The S&P 500 fell by just over 2 percent and the Nasdaq ended the day down by about 1.5 percent.
The government's monthly retail sales report showed sales were down a record 8.7 percent for the month of March, with a 50.5 percent decline in clothing sales and a 26.5 percent drop in sales at restaurants and bars. Customers stocking up on essentials pushed up the numbers for food and beverage, with a 25.6 percent increase.
A manufacturing index for New York state sank to a level below even that of the Great Recession, with a reading of -78.2, far below economist forecasts of -32.5.
Bank earnings continues to weigh on markets, with Bank of America reporting a decline in profits of 45 percent for the first quarter. Stocks fell by around 6 percent. JPMorgan Chase and Wells Fargo also released ugly quarterly earnings this week, as banks put aside billions of dollars as provisions for bad loans.
Airline shares were up Wednesday, after 10 of the country's largest airlines, including American, Delta and United, are to receive a slice of the $25 billion Payroll Support Program, Treasury Secretary Steven Mnuchin announced Tuesday.

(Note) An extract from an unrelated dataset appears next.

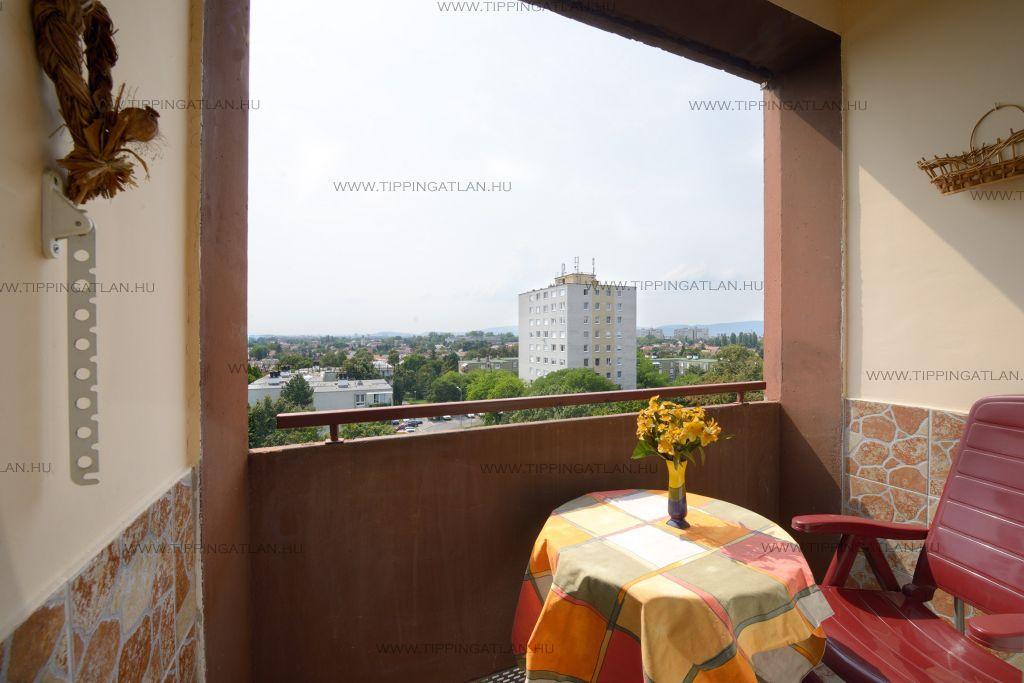 Eladó 64 m2 lakás - Budapest XV.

Reuters also reported that many of those airlines also intend to apply for a separate $25 billion loan program since "the terms of the separate government loan package may be significantly better than those available in capital markets."
President Donald Trump continues to move ahead with plans to reopen the economy, announcing at a coronavirus task force briefing on Tuesday he would be speaking to "all 50 governors very shortly" in order to discuss "a very powerful reopening plan of their state at a time and in a manner as most appropriate."
"It's going to be very, very close, maybe even before the date of May 1," Trump said.
The oil market continues to pull on investor confidence, with crude falling below $20 a barrel after the International Energy Agency predicted a record plunge in demand for 2020. The historic OPEC+ production agreement touted by Trump does not take effect until May 1, which has left room for oil-producing countries to pump at their own levels in the intervening period, adding to the supply glut.